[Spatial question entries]

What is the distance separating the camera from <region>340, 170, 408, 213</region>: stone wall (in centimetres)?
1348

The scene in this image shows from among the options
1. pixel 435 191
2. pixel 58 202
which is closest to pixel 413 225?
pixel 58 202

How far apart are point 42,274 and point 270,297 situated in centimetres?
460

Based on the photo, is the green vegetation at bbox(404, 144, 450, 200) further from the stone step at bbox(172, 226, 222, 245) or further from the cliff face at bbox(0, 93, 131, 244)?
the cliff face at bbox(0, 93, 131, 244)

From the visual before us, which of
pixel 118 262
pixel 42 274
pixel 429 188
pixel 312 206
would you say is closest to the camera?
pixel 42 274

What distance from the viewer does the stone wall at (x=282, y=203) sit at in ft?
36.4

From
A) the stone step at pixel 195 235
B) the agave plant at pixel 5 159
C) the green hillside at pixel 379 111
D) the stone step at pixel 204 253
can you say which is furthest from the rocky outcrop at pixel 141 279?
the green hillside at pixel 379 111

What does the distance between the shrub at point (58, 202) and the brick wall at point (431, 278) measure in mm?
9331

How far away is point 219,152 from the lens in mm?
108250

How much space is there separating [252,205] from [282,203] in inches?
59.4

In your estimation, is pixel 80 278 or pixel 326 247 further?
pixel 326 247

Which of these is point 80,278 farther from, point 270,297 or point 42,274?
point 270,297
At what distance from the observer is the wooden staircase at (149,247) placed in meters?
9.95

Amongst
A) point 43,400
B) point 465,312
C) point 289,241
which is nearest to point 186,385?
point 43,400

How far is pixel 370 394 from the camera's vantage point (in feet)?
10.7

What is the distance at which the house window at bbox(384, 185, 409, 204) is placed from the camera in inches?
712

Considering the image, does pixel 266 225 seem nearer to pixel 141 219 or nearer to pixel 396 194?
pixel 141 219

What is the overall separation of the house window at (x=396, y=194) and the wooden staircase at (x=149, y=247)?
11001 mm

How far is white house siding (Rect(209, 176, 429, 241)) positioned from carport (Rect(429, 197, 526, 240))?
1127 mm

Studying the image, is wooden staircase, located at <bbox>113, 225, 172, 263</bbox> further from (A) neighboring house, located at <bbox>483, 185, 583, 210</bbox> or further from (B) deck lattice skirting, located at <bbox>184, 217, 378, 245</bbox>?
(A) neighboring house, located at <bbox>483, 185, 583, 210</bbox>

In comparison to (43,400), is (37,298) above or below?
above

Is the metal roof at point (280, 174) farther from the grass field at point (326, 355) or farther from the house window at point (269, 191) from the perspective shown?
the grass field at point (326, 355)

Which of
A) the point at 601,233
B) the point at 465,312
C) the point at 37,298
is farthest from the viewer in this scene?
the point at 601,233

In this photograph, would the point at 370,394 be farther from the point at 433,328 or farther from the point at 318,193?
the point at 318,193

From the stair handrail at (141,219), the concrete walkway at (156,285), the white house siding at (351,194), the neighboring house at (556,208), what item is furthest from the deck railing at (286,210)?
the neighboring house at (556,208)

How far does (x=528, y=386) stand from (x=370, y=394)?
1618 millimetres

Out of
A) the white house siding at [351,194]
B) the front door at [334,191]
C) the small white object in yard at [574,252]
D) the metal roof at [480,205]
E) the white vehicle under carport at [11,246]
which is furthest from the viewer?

§ **What you will do**
Write every entry out again exactly.

§ **Task answer**
What is the distance separating the camera from <region>340, 170, 408, 213</region>: stone wall (in centimetres)?
1348

The scene in this image shows from among the options
1. pixel 435 191
2. pixel 58 202
which is closest to pixel 413 225?
pixel 58 202

How far apart are point 42,274 and point 270,297 situated in centimetres?
460

Based on the photo, is the green vegetation at bbox(404, 144, 450, 200) further from the stone step at bbox(172, 226, 222, 245) or further from the cliff face at bbox(0, 93, 131, 244)?
the cliff face at bbox(0, 93, 131, 244)

From the visual before us, which of
pixel 118 262
pixel 42 274
pixel 429 188
pixel 312 206
would you say is closest to the camera?
pixel 42 274

What distance from the viewer does the stone wall at (x=282, y=203) sit at in ft?
36.4

From
A) the stone step at pixel 195 235
B) the agave plant at pixel 5 159
C) the green hillside at pixel 379 111
D) the stone step at pixel 204 253
can you say which is furthest from the rocky outcrop at pixel 141 279?
the green hillside at pixel 379 111

What does the distance between the shrub at point (58, 202) and the brick wall at point (431, 278) measure in mm?
9331

How far away is point 219,152 from the lens in mm?
108250

How much space is there separating [252,205] from [282,203] in inches?
59.4

In your estimation, is pixel 80 278 or pixel 326 247 further?
pixel 326 247

Which of these is point 80,278 farther from, point 270,297 or point 42,274?
point 270,297
At what distance from the observer is the wooden staircase at (149,247) placed in meters?
9.95

Amongst
A) point 43,400
B) point 465,312
C) point 289,241
which is nearest to point 186,385?
point 43,400

How far is pixel 370 394 from the camera's vantage point (in feet)?
10.7

What is the distance at which the house window at bbox(384, 185, 409, 204) is placed from the camera in inches?
712

Considering the image, does pixel 266 225 seem nearer to pixel 141 219 or nearer to pixel 396 194?
pixel 141 219

What is the overall separation of the house window at (x=396, y=194) and the wooden staircase at (x=149, y=247)?
11001 mm

How far is white house siding (Rect(209, 176, 429, 241)) positioned from carport (Rect(429, 197, 526, 240))?
1127 mm

Studying the image, is wooden staircase, located at <bbox>113, 225, 172, 263</bbox> further from (A) neighboring house, located at <bbox>483, 185, 583, 210</bbox> or further from (B) deck lattice skirting, located at <bbox>184, 217, 378, 245</bbox>?
(A) neighboring house, located at <bbox>483, 185, 583, 210</bbox>

In comparison to (43,400), is (37,298) above or below?
above

Is the metal roof at point (280, 174) farther from the grass field at point (326, 355) or farther from the house window at point (269, 191) from the perspective shown?
the grass field at point (326, 355)

Which of
A) the point at 601,233
B) the point at 465,312
C) the point at 37,298
is farthest from the viewer in this scene?
the point at 601,233

In this photograph, would the point at 370,394 be farther from the point at 433,328 or farther from the point at 318,193?
the point at 318,193

From the stair handrail at (141,219), the concrete walkway at (156,285), the white house siding at (351,194), the neighboring house at (556,208), what item is furthest from the deck railing at (286,210)?
the neighboring house at (556,208)

How far does (x=528, y=386) stand from (x=370, y=394)?
1618 millimetres

Out of
A) the white house siding at [351,194]
B) the front door at [334,191]
C) the small white object in yard at [574,252]
D) the metal roof at [480,205]
E) the white vehicle under carport at [11,246]
which is furthest from the viewer?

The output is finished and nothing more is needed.